» **Passage shown**

To set up whisper.cpp, clone the repository from GitHub, build it with CMake, download a ggml model file (such as base or small), then run the command-line tool on a 16 kHz WAV file. On Apple Silicon Macs you can enable Metal acceleration for a 3x+ speed boost. The whole process takes about 15 minutes for a developer comfortable with the terminal.

Introduction

Running speech recognition locally has never been more practical. Whisper.cpp brings OpenAI’s Whisper model to your own machine with no cloud, no API keys, and no data leaving your device. This whisper.cpp setup guide walks through every step to run Whisper locally on both macOS and Windows.

We will clone the project, build it, download the ggml models, and transcribe a real audio file. This is a genuine local speech recognition setup tutorial — technical, but achievable in an afternoon.

By the end you will have a working offline transcriber. We will also be honest about the friction involved, and point to a packaged alternative for anyone who would rather it just worked.

What is whisper.cpp and why run Whisper locally?

Whisper.cpp is a high-performance C/C++ port of OpenAI’s Whisper speech recognition model that runs entirely offline. It needs no Python runtime and no internet connection once the model is downloaded.

Speech recognition is the process of converting spoken audio into written text. Whisper is the underlying neural model; whisper.cpp is the lightweight engine that runs it efficiently on consumer hardware.

Running it locally gives you three concrete advantages:

This is the same approach we explored in our deeper look at edge AI and local processing, where on-device inference replaces the cloud round-trip entirely.

How do you set up whisper.cpp on macOS?

On macOS you clone the repo, build with CMake, and download a model — three commands and you are transcribing. Apple Silicon Macs get the best results thanks to Metal and Neural Engine acceleration.

Step 1: Install the build tools

You need Xcode command-line tools and CMake. Install them with Homebrew:

xcode-select --install
brew install cmake

Step 2: Clone and build

Clone the repository and compile it with CMake. The build produces a whisper-cli binary inside the build directory.

git clone https://github.com/ggerganov/whisper.cpp
cd whisper.cpp
cmake -B build
cmake --build build --config Release

On Apple Silicon, Metal acceleration is enabled by default in recent builds. For an extra boost, you can build with Core ML so the encoder runs on the Apple Neural Engine, which the project reports can exceed a 3x speed-up over CPU alone.

Step 3: Download a ggml model

Models are distributed as ggml files — a single binary that bundles the weights, vocabulary, and mel filters. Use the included script to fetch one:

sh ./models/download-ggml-model.sh base.en

Swap base.en for small, medium, or large-v3 depending on the accuracy you need. Larger models are more accurate but slower and heavier on memory.

» **Data**
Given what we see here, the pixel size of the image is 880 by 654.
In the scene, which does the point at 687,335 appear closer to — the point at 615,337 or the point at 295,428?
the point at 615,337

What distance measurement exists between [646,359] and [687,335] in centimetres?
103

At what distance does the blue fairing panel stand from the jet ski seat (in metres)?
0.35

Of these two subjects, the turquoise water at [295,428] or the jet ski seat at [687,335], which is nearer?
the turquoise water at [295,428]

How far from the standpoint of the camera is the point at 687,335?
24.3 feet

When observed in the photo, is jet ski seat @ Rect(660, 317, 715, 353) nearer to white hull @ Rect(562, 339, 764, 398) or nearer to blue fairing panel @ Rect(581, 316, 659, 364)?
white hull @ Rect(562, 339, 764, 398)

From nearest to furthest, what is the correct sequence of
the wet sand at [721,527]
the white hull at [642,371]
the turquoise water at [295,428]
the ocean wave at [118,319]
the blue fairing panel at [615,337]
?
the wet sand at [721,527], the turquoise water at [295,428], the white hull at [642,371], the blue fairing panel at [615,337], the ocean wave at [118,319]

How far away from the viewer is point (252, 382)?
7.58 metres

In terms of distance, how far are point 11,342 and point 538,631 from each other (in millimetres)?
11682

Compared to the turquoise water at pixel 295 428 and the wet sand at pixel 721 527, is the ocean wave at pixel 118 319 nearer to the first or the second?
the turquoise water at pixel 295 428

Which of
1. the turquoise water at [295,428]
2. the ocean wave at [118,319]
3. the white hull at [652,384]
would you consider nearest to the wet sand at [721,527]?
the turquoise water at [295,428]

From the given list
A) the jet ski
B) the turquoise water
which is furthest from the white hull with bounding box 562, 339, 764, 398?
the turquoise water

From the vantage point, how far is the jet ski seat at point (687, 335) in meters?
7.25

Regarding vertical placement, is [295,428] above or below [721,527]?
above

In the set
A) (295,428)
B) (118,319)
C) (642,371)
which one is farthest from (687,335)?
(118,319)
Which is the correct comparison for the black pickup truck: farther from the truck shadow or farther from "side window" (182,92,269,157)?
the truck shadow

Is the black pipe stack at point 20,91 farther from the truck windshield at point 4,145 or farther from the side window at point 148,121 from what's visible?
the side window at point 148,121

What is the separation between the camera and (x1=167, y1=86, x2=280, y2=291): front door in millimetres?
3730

» **Directions**
a – Answer these questions about the whisper.cpp setup guide:
(i) What sample rate should the WAV file have when you run the command-line tool?
(ii) Once the model is downloaded, what two things does whisper.cpp not need?
(iii) Besides the weights, what does a ggml model file bundle?
b – Print everything in the whisper.cpp setup guide from "To set up whisper.cpp, clone" down to "macOS and Windows.".

» **Answers for the exercise**
a –
(i) 16 kHz.
(ii) A Python runtime and an internet connection.
(iii) The vocabulary and mel filters.

b –
To set up whisper.cpp, clone the repository from GitHub, build it with CMake, download a ggml model file (such as base or small), then run the command-line tool on a 16 kHz WAV file. On Apple Silicon Macs you can enable Metal acceleration for a 3x+ speed boost. The whole process takes about 15 minutes for a developer comfortable with the terminal.

Introduction

Running speech recognition locally has never been more practical. Whisper.cpp brings OpenAI’s Whisper model to your own machine with no cloud, no API keys, and no data leaving your device. This whisper.cpp setup guide walks through every step to run Whisper locally on both macOS and Windows.